December 19 is the birthday of Minnie Maddern Fiske (Marie Augusta Davey, 1865-1932), almost invariably known in her day as “Mrs. Fiske”. (The use of a husband’s patronymic in combination with a married woman’s honorific as a stage name was a tradition that went all the way back to the Restoration, when women were first allowed to act on the English stage. The theatre was one of the few fields where women could work at all, let alone flourish. It was not unusual for a woman of the theatre to far outshine in fame and accomplishment the husband whose name she bore. Famous examples include Mrs. Siddons and Mrs. Patrick Campbell. Mrs. Fiske was one of the last, if not the last, to style herself this way.)

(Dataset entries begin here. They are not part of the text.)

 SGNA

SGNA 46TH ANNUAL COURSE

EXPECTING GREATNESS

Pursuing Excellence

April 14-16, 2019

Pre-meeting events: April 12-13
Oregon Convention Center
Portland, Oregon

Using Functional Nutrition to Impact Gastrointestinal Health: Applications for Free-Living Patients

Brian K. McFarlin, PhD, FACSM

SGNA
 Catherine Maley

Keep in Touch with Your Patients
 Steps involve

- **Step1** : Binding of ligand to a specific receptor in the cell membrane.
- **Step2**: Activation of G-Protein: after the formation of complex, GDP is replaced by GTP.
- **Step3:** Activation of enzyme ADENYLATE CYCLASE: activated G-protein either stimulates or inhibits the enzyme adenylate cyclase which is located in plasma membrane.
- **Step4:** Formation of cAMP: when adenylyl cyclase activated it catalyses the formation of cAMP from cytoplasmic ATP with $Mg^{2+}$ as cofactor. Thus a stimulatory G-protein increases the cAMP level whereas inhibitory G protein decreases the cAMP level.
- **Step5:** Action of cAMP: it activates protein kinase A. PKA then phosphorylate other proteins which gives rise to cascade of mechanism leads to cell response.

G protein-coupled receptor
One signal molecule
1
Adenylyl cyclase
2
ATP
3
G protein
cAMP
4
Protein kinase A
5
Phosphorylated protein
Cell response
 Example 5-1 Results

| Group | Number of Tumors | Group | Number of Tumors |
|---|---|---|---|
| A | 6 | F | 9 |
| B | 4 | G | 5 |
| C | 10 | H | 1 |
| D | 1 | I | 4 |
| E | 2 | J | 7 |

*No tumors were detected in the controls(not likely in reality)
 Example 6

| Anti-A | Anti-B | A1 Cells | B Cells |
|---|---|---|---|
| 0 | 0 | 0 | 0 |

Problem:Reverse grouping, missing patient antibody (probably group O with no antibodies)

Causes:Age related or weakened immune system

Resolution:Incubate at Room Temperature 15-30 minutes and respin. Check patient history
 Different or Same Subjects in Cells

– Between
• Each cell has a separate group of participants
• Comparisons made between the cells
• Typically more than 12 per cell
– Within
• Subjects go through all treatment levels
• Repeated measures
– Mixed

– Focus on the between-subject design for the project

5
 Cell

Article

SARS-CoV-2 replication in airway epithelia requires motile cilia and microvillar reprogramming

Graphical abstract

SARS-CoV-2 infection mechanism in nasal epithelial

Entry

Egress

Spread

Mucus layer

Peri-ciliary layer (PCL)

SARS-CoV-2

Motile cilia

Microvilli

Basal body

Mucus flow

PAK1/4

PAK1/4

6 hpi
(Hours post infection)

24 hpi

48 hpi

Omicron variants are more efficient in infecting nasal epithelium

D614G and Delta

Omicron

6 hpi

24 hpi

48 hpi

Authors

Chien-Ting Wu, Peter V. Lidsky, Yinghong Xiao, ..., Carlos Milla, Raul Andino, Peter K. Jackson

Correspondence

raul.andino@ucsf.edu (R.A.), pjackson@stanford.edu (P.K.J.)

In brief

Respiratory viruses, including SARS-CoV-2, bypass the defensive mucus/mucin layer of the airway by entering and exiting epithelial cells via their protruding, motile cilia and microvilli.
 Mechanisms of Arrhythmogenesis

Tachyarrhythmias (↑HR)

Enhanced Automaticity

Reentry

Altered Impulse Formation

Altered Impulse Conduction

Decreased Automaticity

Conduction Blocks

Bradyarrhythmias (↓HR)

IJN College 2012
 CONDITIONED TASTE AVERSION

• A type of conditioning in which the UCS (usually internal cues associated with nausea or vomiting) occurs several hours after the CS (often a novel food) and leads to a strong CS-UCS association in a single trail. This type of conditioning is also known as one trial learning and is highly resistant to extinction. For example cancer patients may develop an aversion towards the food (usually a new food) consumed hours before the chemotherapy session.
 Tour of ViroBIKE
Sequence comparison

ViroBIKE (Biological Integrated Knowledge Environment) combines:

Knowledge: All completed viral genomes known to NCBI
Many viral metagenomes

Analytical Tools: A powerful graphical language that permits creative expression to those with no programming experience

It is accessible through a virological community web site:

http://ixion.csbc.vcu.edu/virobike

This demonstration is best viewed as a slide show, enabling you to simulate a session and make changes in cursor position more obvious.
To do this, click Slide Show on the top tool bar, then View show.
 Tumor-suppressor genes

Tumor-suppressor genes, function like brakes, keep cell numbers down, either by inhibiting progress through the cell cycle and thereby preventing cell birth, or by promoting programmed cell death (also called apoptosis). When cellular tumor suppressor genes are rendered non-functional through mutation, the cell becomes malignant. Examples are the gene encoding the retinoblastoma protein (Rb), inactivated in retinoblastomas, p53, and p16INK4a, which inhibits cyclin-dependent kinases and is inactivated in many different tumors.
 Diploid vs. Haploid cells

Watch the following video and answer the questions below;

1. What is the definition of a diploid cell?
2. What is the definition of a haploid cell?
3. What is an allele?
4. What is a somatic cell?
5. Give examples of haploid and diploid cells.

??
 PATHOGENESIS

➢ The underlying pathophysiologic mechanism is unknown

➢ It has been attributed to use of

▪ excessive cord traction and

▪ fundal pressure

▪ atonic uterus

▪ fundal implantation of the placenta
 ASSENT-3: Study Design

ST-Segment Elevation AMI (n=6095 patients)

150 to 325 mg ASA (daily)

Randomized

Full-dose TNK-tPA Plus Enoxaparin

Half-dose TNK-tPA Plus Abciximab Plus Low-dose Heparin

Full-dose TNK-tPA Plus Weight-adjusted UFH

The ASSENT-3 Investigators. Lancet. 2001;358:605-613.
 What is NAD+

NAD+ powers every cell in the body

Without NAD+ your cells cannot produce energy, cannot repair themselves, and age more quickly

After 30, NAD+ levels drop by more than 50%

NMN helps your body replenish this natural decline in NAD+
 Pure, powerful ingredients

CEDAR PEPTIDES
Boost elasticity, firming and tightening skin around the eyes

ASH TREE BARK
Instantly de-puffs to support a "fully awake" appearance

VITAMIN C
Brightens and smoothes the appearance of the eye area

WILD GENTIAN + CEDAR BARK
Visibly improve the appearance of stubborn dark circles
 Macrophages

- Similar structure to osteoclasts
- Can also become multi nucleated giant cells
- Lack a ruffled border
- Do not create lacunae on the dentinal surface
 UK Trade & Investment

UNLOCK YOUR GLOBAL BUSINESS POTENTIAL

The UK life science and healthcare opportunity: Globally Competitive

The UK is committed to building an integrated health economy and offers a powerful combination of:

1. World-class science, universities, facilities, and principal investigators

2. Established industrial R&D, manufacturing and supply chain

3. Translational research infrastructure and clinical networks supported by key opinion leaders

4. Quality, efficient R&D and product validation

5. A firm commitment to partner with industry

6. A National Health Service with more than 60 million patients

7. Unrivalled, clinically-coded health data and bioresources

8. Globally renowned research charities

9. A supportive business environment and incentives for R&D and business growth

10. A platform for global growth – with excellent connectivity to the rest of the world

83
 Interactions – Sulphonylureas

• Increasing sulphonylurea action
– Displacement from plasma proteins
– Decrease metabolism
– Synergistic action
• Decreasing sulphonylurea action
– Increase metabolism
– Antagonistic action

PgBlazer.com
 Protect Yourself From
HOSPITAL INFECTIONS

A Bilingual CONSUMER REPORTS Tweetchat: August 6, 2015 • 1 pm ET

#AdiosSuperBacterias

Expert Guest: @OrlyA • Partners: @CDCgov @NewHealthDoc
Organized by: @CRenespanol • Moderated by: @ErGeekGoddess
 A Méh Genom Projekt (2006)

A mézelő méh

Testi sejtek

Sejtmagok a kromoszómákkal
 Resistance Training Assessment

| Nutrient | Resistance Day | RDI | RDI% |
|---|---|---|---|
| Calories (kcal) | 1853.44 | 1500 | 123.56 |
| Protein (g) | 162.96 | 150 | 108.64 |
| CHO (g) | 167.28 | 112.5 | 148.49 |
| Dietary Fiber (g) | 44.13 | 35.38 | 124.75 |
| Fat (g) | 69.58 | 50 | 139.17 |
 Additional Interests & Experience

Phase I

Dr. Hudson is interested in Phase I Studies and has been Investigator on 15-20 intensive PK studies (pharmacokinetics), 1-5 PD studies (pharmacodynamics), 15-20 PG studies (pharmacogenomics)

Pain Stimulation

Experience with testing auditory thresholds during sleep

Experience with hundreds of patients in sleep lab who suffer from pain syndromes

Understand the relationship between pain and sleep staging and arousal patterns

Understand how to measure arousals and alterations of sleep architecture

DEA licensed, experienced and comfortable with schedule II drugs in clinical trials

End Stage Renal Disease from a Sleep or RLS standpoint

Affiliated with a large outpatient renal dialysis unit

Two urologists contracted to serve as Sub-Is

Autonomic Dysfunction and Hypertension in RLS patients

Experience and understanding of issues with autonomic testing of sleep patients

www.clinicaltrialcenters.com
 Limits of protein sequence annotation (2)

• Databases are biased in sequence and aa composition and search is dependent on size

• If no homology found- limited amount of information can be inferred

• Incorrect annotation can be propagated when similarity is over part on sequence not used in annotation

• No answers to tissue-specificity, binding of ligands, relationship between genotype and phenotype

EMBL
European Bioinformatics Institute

I bet you’ve heard the name — George Sanders’ Addison DeWitt utters it archly in All About Eve (1950). He uses the name as an insult, as shorthand to indicate that something is out of date. But in her own day, she was a force of change, a major factor in America’s transition from the old-school melodrama into realism.
Minnie was born into a theatrical family. Her mother had come to America from England with her six siblings as part of the family orchestra run by their father Richard Maddern. Of the seven siblings, the two brothers went on to be bandmasters, one sister married a stage carpenter, one sister married actor William Hodges: and three sisters became successful famous actresses: Mary, Emma and Lizzie. One of Minnie’s cousins Elizabeth Maddern, later became the first wife of Jack London. Lizzie married actor and theatrical manager Thomas Davey, who managed a chain of theatre houses in the south and west. Their child was born in New Orleans just a few months after the end of the Civil War. Minnie was acting onstage by age three. It was only natural and sensible for to take the Maddern name for her stage handle, given its fame.
At six she appeared in Boucicault’s Hunted Down and other plays in New York. A decade later she was already a leading lady in adult roles. At 17 she married LeGrand White, a musician she’d worked with while starring in the play Fogg’s Ferry. The liaison lasted six years. In 1890 she made the more fortuitous match, to Harrison Grey Fiske, editor and publisher of the Dramatic Mirror, and soon to be an important producer, director and playwright himself. Minnie briefly retired from acting, then returned as a director and playwright. Her own plays included A Light from St. Agnes and The White Flower, both 1896, and The Rose and The Eyes of the Heart, both 1905.
In 1897, she starred in the first stage adaptation of Thomas Hardy’s Tess of the D’Urbervilles (the novel had only been published five years previously). She later revived this popular role in 1902. In 1899 she produced, directed and starred in Becky Sharp, Langdon Mitchell’s adaptation of Vanity Fair. Probably her most popular stage role, she later revived it in 1904 and 1911. Other than this, she is best known as being the premier interpreter and promoter of the works (and aesthetics) of Ibsen in the U.S., starring in A Doll’s House (1902) Hedda Gabler (1903, 1904), Rosmersholm (1907), Pillars of Society (1910), and Ghosts (1927). Other notable parts included the title roles in Salvation Nell (1907), Madame Sand (about George Sand, 1917), and Mis’ Nelly of N’Orleans (1919). In 1928 she returned to Shakespeare (one of her first roles as a child had been one of the young Princes in Richard III), in productions of Much Ado About Nothing and The Merry Wives of Windsor. Her last role was Mrs. Malaprop in a 1932 revival of The Rivals.
In the mid teens she committed her two most famous roles to film, in Tess of the D’Urbervilles (1913) and Vanity Fair (1915), her only two movies.
In 1917, a book was published entitled Mrs. Fiske, Her Views on Actors, Acting and The Problems of Production, which she dictated to Alexander Woollcott. You can read that fascinating book here.
Mrs. Fiske and her husband were tireless opponents of the Theatrical Syndicate. She was also an important and influential early animal right activist.
When Mrs. Fiske became famous, she also assisted the careers of her family members. Mary Maddern appeared alongside her niece in many productions. Emma married theatrical manager Robert E. Stevens. Their children included Emily Stevens, a successful actress who appeared in many of Mrs. Fiske’s productions, and Robert Stevens, longtime director of the Rochester Community Players. Mrs. Fiske’s cousin Merle Maddern also appeared in many of her productions, and was a successful actress of stage and screen for decades, and was a member of Eva La Gallienne’s company for a number of years.